▶ **TASK INSTRUCTIONS**:
Please put everything from the line containing "What is the separation" down to the line containing "Answer: sandy beach", both included, into a JSON list of strings with one string per line, leaving out blank lines.

▶ **RECORDS TO PROCESS**:
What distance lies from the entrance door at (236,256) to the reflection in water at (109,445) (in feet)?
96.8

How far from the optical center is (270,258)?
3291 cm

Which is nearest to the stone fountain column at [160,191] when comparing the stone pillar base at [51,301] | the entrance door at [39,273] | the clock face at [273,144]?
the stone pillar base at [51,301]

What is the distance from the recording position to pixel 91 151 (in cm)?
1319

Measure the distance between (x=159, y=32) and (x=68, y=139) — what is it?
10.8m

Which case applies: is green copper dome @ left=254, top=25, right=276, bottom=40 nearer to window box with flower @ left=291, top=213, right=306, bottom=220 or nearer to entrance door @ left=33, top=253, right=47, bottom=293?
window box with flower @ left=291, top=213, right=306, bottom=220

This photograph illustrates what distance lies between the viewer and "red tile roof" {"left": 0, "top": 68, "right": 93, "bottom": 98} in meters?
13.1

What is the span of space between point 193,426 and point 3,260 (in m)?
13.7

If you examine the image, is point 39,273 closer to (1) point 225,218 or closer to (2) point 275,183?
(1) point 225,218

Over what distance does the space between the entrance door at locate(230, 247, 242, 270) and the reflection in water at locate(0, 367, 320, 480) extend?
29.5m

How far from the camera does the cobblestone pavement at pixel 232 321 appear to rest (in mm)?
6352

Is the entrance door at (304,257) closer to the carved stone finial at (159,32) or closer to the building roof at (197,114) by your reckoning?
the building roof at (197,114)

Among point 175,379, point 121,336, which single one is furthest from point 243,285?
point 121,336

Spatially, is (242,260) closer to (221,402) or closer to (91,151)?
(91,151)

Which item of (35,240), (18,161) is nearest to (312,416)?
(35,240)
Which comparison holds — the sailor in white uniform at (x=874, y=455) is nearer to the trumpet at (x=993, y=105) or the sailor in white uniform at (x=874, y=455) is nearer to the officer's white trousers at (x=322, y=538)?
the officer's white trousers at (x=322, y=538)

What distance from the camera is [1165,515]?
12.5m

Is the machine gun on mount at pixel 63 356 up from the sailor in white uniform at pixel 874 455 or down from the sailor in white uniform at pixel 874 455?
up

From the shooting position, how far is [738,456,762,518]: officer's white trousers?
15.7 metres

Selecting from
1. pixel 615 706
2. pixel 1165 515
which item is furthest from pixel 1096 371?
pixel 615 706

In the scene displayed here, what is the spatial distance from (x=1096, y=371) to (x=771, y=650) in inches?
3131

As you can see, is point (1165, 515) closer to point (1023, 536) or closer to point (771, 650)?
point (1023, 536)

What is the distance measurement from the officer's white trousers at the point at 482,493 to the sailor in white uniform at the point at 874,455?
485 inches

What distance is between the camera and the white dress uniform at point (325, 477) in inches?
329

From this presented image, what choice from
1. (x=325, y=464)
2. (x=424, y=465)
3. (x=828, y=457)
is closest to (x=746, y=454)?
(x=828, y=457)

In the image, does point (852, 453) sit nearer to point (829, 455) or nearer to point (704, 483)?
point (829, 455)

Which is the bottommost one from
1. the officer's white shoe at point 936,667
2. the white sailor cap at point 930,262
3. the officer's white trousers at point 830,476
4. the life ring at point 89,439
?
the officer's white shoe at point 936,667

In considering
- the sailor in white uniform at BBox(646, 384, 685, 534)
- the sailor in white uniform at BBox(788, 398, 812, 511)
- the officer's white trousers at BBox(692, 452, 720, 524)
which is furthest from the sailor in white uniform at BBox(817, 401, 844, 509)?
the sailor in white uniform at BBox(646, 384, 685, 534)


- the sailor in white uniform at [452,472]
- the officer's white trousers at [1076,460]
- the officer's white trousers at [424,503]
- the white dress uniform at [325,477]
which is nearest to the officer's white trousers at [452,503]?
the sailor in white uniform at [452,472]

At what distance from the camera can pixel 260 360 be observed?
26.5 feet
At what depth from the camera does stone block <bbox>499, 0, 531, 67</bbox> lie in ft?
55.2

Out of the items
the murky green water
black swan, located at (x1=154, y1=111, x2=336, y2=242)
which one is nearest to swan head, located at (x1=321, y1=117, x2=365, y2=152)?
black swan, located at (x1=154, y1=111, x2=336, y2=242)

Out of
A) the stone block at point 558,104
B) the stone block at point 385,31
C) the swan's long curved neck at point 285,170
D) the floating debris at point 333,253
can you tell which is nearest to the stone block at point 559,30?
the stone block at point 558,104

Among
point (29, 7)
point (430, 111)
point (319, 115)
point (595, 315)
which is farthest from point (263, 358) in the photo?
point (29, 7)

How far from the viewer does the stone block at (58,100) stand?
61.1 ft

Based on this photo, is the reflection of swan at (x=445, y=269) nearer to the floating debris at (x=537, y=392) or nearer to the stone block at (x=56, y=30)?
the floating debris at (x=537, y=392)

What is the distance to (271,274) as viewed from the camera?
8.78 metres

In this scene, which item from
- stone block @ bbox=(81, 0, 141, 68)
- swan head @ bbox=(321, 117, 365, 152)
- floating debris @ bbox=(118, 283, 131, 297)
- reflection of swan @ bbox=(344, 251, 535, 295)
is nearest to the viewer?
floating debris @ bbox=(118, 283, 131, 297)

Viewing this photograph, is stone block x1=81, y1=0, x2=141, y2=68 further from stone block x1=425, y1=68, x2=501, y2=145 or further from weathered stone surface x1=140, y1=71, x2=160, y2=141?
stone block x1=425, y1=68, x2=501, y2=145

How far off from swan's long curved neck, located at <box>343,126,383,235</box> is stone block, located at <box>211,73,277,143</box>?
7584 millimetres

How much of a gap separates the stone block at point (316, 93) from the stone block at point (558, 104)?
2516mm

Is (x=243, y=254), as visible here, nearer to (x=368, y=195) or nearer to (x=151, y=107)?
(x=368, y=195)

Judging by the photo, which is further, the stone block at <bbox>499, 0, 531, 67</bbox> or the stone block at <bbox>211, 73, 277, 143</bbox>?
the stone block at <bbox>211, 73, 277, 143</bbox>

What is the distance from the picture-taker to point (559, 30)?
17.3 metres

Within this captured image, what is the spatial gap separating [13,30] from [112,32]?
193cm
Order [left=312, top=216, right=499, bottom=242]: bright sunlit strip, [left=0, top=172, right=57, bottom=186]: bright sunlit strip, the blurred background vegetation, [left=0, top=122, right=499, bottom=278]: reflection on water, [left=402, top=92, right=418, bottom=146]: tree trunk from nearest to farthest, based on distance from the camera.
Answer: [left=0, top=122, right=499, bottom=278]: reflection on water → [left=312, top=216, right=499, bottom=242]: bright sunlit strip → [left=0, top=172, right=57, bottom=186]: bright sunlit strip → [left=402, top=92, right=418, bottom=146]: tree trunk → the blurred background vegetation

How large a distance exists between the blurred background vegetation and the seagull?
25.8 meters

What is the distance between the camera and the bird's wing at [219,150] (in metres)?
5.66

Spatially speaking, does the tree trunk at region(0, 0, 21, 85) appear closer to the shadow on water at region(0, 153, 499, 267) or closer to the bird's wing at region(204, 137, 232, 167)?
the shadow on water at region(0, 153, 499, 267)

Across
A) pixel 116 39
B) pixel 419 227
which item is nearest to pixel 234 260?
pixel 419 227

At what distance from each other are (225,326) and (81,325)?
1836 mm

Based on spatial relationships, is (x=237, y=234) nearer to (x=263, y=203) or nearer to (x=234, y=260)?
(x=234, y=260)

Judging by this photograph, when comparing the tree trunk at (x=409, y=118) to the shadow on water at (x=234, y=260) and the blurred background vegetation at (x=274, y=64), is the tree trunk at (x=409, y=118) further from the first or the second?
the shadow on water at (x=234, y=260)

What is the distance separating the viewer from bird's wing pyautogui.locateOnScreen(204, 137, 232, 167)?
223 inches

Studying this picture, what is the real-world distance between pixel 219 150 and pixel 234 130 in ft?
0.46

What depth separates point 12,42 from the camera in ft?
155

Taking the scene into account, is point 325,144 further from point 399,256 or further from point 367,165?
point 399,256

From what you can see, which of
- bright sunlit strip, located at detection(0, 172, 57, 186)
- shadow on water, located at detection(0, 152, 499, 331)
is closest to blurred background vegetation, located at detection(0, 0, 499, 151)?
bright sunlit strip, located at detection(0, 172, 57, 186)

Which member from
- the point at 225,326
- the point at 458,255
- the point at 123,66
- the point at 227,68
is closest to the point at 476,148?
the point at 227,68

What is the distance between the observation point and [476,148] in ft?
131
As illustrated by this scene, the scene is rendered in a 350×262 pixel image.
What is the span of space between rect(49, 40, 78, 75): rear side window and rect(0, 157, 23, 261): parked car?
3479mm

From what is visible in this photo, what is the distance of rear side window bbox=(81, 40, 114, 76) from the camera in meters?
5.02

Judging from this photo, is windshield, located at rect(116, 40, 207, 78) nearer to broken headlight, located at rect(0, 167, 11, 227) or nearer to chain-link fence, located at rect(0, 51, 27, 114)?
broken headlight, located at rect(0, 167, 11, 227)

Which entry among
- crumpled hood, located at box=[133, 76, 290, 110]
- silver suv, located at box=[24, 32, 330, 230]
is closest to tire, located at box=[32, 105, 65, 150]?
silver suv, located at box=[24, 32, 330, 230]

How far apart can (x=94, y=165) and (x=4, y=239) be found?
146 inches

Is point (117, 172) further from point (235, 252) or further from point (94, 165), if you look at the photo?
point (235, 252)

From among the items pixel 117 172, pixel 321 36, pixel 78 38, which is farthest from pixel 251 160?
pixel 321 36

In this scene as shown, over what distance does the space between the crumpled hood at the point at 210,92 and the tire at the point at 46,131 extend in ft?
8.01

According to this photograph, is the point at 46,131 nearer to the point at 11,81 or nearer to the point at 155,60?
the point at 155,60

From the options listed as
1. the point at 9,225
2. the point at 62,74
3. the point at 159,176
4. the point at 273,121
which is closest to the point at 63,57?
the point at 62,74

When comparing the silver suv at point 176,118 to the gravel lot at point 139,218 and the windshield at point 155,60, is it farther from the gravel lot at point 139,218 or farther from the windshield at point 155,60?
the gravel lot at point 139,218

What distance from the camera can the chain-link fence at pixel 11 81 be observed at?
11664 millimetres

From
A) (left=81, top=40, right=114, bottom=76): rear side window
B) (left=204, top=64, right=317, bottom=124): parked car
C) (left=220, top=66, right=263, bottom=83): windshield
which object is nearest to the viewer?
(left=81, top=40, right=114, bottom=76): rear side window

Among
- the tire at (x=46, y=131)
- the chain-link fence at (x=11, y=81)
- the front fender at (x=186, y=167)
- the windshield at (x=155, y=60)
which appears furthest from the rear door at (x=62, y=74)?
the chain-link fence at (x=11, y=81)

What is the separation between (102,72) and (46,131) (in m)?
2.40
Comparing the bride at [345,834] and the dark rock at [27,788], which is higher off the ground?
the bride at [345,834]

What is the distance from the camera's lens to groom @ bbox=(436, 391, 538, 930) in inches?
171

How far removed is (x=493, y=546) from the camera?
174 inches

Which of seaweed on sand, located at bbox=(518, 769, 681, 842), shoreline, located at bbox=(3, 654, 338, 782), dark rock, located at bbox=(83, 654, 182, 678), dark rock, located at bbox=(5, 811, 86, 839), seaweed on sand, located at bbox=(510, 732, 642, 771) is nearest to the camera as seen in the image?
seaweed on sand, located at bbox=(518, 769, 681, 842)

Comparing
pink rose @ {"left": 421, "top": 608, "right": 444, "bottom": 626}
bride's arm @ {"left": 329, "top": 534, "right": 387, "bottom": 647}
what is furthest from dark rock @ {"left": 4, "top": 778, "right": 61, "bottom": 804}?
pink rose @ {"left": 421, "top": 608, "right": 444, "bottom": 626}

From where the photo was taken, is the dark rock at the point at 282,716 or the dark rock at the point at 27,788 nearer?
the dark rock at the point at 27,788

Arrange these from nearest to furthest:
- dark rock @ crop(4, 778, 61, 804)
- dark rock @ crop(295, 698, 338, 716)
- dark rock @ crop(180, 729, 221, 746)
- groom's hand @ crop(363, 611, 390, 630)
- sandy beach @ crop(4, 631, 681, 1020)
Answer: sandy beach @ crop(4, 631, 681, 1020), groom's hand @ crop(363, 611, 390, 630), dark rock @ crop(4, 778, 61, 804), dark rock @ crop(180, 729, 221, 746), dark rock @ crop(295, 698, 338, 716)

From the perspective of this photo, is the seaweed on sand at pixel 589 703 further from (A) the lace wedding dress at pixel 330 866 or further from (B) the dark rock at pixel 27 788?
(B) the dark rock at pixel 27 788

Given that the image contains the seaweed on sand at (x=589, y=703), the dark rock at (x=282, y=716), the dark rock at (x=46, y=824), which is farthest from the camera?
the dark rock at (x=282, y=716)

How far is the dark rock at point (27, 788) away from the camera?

▶ **ANSWER TO THE EXERCISE**:
[
  "What is the separation between (102,72) and (46,131) (in m)?",
  "2.40",
  "Comparing the bride at [345,834] and the dark rock at [27,788], which is higher off the ground?",
  "the bride at [345,834]",
  "What is the distance from the camera's lens to groom @ bbox=(436, 391, 538, 930) in inches?",
  "171",
  "How far removed is (x=493, y=546) from the camera?",
  "174 inches",
  "Which of seaweed on sand, located at bbox=(518, 769, 681, 842), shoreline, located at bbox=(3, 654, 338, 782), dark rock, located at bbox=(83, 654, 182, 678), dark rock, located at bbox=(5, 811, 86, 839), seaweed on sand, located at bbox=(510, 732, 642, 771) is nearest to the camera as seen in the image?",
  "seaweed on sand, located at bbox=(518, 769, 681, 842)",
  "Comparing",
  "pink rose @ {\"left\": 421, \"top\": 608, \"right\": 444, \"bottom\": 626}",
  "bride's arm @ {\"left\": 329, \"top\": 534, \"right\": 387, \"bottom\": 647}",
  "what is furthest from dark rock @ {\"left\": 4, \"top\": 778, \"right\": 61, \"bottom\": 804}?",
  "pink rose @ {\"left\": 421, \"top\": 608, \"right\": 444, \"bottom\": 626}",
  "From where the photo was taken, is the dark rock at the point at 282,716 or the dark rock at the point at 27,788 nearer?",
  "the dark rock at the point at 27,788",
  "Arrange these from nearest to furthest:",
  "- dark rock @ crop(4, 778, 61, 804)",
  "- dark rock @ crop(295, 698, 338, 716)",
  "- dark rock @ crop(180, 729, 221, 746)",
  "- groom's hand @ crop(363, 611, 390, 630)",
  "- sandy beach @ crop(4, 631, 681, 1020)",
  "Answer: sandy beach @ crop(4, 631, 681, 1020), groom's hand @ crop(363, 611, 390, 630), dark rock @ crop(4, 778, 61, 804), dark rock @ crop(180, 729, 221, 746), dark rock @ crop(295, 698, 338, 716)"
]